“Maior expressão de
amor ao Vasco”
Faixa da TOV
2005 Divisões na Força Jovem
A história das torcidas organizadas
demonstra que há períodos de união e crescimento numérico e outros de conflitos
e divisões, provocando dissidências e afastamentos. Como em qualquer
organização social e popular é preciso entender que a dinâmica destes
movimentos envolve manifestações de solidariedade, altruísmo, abnegação e
também de oportunismo, vaidade, desafetos, enfim, trata-se de um fenômeno
complexo pois envolvem as paixões humanas em ebulição.
O contexto geral destes anos foi de
intensas disputas no interior da maior torcida organizada do Vasco. A Força
Jovem (FJV) viveu uma crise que outras torcidas no Brasil também enfrentavam ou
que enfrentariam nos próximos anos. O gigantismo da agremiação, os interesses
pessoais, as manifestações político-partidárias, as interferências dos
dirigentes do clube e a má fase dos times nestes anos, interferiram de
sobremaneira no percurso da organização torcedora. Não foram poucos os momentos
em que muitos adeptos da torcida entraram em confronto seja por meio de
palavras mais ríspidas e xingamentos ou até mesmo partindo para a agressão
física.
Em janeiro de 2005 eram realizadas
as eleições anuais da FJV, com a disputa entre as chapas “Retorno das
Famílias”, liderada por Marcondes e “Unidos Por Um Só Ideal”, encabeçada por
Léo do Méier, tendo como vitoriosa a chapa “Retorno das Famílias” de Marcondes,
com 662 votos contra 192 votos da chapa derrotada.
Em
seguida é feita uma reunião com o presidente do clube, Eurico Miranda e os
representantes da chapa recém-eleita. Indagados sobre sua posição diante da
diretoria do clube, eles responderam que seria de total independência. Daí em
diante começa uma fase de perseguição do dirigente contra a organizada. Estas
informações contam na nota oficial da torcida em fevereiro. A nota ainda revela
as ameaças do dirigente de distribuir 2.000 ingressos aos membros do grupo
derrotado em janeiro.
A
seqüência dos fatos demonstra que o resultado da eleição não garantiria
tranqüilidade para a nova direção administrar a torcida. O presidente Marcondes
acena para uma união, mas acusa: “infelizmente, grupos inconformados com a nova
orientação e contando com poderosos padrinhos não aceitam o resultado e tentam
dividir a torcida, atacando a nossa unidade. O Vasco e a FJV são maiores do que
todos nós. Todos os bons Vascaínos, quer gostem ou não do Eurico, e todos os
membros da Força, quer gostem ou não de mim, devem se unir em torno do Vasco e
da Força Jovem”.

## Requisitos da tarefa
Traduza para o inglês esta frase do trecho sobre a Força Jovem do Vasco: "O contexto geral destes anos foi de intensas disputas no interior da maior torcida organizada do Vasco." Baseie-se somente no trecho acima.

## Itens fornecidos
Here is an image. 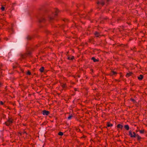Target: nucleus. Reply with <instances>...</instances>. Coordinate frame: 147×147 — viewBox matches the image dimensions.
I'll list each match as a JSON object with an SVG mask.
<instances>
[{
	"mask_svg": "<svg viewBox=\"0 0 147 147\" xmlns=\"http://www.w3.org/2000/svg\"><path fill=\"white\" fill-rule=\"evenodd\" d=\"M46 16L50 22H52L54 20L53 15H52L50 14H48L46 15Z\"/></svg>",
	"mask_w": 147,
	"mask_h": 147,
	"instance_id": "obj_1",
	"label": "nucleus"
},
{
	"mask_svg": "<svg viewBox=\"0 0 147 147\" xmlns=\"http://www.w3.org/2000/svg\"><path fill=\"white\" fill-rule=\"evenodd\" d=\"M44 15L43 14H42L38 17V19L39 22H42L45 20V18L44 17Z\"/></svg>",
	"mask_w": 147,
	"mask_h": 147,
	"instance_id": "obj_2",
	"label": "nucleus"
},
{
	"mask_svg": "<svg viewBox=\"0 0 147 147\" xmlns=\"http://www.w3.org/2000/svg\"><path fill=\"white\" fill-rule=\"evenodd\" d=\"M133 135H132V132L130 130L129 131V135L130 136V137L131 138H135L136 136L137 135H136V133L134 132H133Z\"/></svg>",
	"mask_w": 147,
	"mask_h": 147,
	"instance_id": "obj_3",
	"label": "nucleus"
},
{
	"mask_svg": "<svg viewBox=\"0 0 147 147\" xmlns=\"http://www.w3.org/2000/svg\"><path fill=\"white\" fill-rule=\"evenodd\" d=\"M42 113L44 115H47L49 114V112L48 111L44 110L42 111Z\"/></svg>",
	"mask_w": 147,
	"mask_h": 147,
	"instance_id": "obj_4",
	"label": "nucleus"
},
{
	"mask_svg": "<svg viewBox=\"0 0 147 147\" xmlns=\"http://www.w3.org/2000/svg\"><path fill=\"white\" fill-rule=\"evenodd\" d=\"M31 52H29L27 54H25L24 55H21V58L23 59H24L26 57L27 55H29L31 54Z\"/></svg>",
	"mask_w": 147,
	"mask_h": 147,
	"instance_id": "obj_5",
	"label": "nucleus"
},
{
	"mask_svg": "<svg viewBox=\"0 0 147 147\" xmlns=\"http://www.w3.org/2000/svg\"><path fill=\"white\" fill-rule=\"evenodd\" d=\"M12 123V121L10 119H9L7 122H6L5 123L7 125L9 126Z\"/></svg>",
	"mask_w": 147,
	"mask_h": 147,
	"instance_id": "obj_6",
	"label": "nucleus"
},
{
	"mask_svg": "<svg viewBox=\"0 0 147 147\" xmlns=\"http://www.w3.org/2000/svg\"><path fill=\"white\" fill-rule=\"evenodd\" d=\"M123 127V125L120 124H118L117 125V127L118 128H120L121 129H122Z\"/></svg>",
	"mask_w": 147,
	"mask_h": 147,
	"instance_id": "obj_7",
	"label": "nucleus"
},
{
	"mask_svg": "<svg viewBox=\"0 0 147 147\" xmlns=\"http://www.w3.org/2000/svg\"><path fill=\"white\" fill-rule=\"evenodd\" d=\"M74 59V56H68L67 57V59L69 60H73Z\"/></svg>",
	"mask_w": 147,
	"mask_h": 147,
	"instance_id": "obj_8",
	"label": "nucleus"
},
{
	"mask_svg": "<svg viewBox=\"0 0 147 147\" xmlns=\"http://www.w3.org/2000/svg\"><path fill=\"white\" fill-rule=\"evenodd\" d=\"M124 127L125 129L127 130H129V126L127 125H125Z\"/></svg>",
	"mask_w": 147,
	"mask_h": 147,
	"instance_id": "obj_9",
	"label": "nucleus"
},
{
	"mask_svg": "<svg viewBox=\"0 0 147 147\" xmlns=\"http://www.w3.org/2000/svg\"><path fill=\"white\" fill-rule=\"evenodd\" d=\"M143 78V76L142 75H140L138 77V79L139 80H142Z\"/></svg>",
	"mask_w": 147,
	"mask_h": 147,
	"instance_id": "obj_10",
	"label": "nucleus"
},
{
	"mask_svg": "<svg viewBox=\"0 0 147 147\" xmlns=\"http://www.w3.org/2000/svg\"><path fill=\"white\" fill-rule=\"evenodd\" d=\"M95 35L97 37H99L100 36V35L99 34V33L98 32H95Z\"/></svg>",
	"mask_w": 147,
	"mask_h": 147,
	"instance_id": "obj_11",
	"label": "nucleus"
},
{
	"mask_svg": "<svg viewBox=\"0 0 147 147\" xmlns=\"http://www.w3.org/2000/svg\"><path fill=\"white\" fill-rule=\"evenodd\" d=\"M107 126L108 127H111L113 126V124L110 123L109 122H108L107 123Z\"/></svg>",
	"mask_w": 147,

## Resultado do exercício
The general context of these years was one of intense disputes within Vasco's largest organized supporters' group.